France-based cloud computing services provider OVHcloud plans a possible IPO this week that could value it at more than 4 billion euros. The news comes from a report by the Wall Street Journal on Sunday, citing people familiar with the matter.
The cloud-service provider said that it would not make any final decision about the IPO, targeted price and valuation, until it finishes determining investor interest, according to the WSJ. The company expects to list its shares in Paris if the IPO goes according to plan. The family-owned company decided in June to re-commit to an IPO on Euronext’s Paris stock exchange.
What the plan is
However, the company did not offer details, at the time, regarding when it would go public. Today, more details came out, showing the company’s intention to take this all the way. OVHcloud has not yet responded to requests for comment.

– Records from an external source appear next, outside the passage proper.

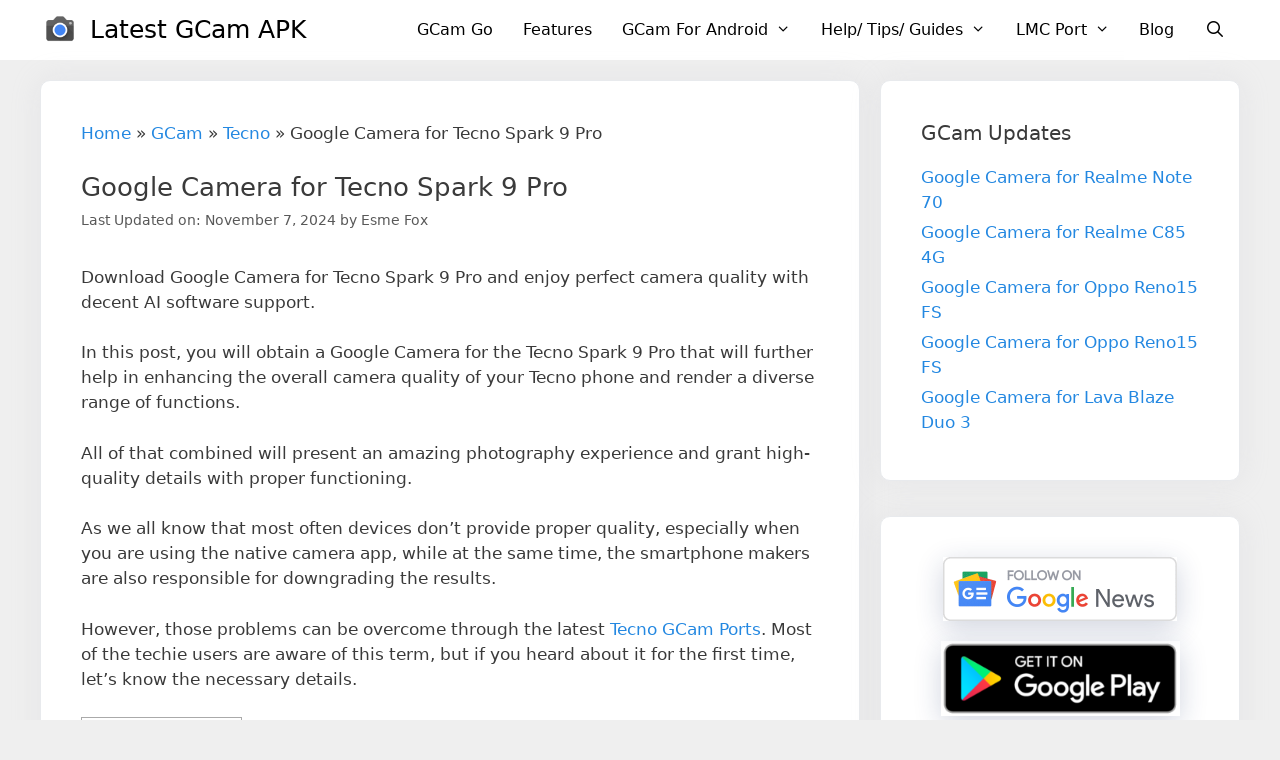

--- FILE ---
content_type: text/html; charset=utf-8
request_url: https://www.google.com/recaptcha/api2/aframe
body_size: 268
content:
<!DOCTYPE HTML><html><head><meta http-equiv="content-type" content="text/html; charset=UTF-8"></head><body><script nonce="wvXzQiZkv81-E7TQt6MbKg">/** Anti-fraud and anti-abuse applications only. See google.com/recaptcha */ try{var clients={'sodar':'https://pagead2.googlesyndication.com/pagead/sodar?'};window.addEventListener("message",function(a){try{if(a.source===window.parent){var b=JSON.parse(a.data);var c=clients[b['id']];if(c){var d=document.createElement('img');d.src=c+b['params']+'&rc='+(localStorage.getItem("rc::a")?sessionStorage.getItem("rc::b"):"");window.document.body.appendChild(d);sessionStorage.setItem("rc::e",parseInt(sessionStorage.getItem("rc::e")||0)+1);localStorage.setItem("rc::h",'1769274390829');}}}catch(b){}});window.parent.postMessage("_grecaptcha_ready", "*");}catch(b){}</script></body></html>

The company hopes to raise 400 million euros by selling new shares in Paris. In released IPO registration documents, the company said it hopes the floatation will accelerate growth, consolidating its position as a European leader, while planning expansion in Asia and North America.
What delayed the IPO?
France’s politicians have championed the cloud provider as an alternative to US cloud service providers but has so far lacked the scale and financial capabilities to serve itself a bigger slice of the market share.
After the company announced IPO plans in March, it was two days before a major fire razed one of its data centres in eastern France that delayed the IPO.
After the IPO, the Klaba family, which owns the company, will have a substantial majority stake in the company. The establishment is based in Roubaix near Belgium, employs 2,450 people, with more than 30 data centres worldwide.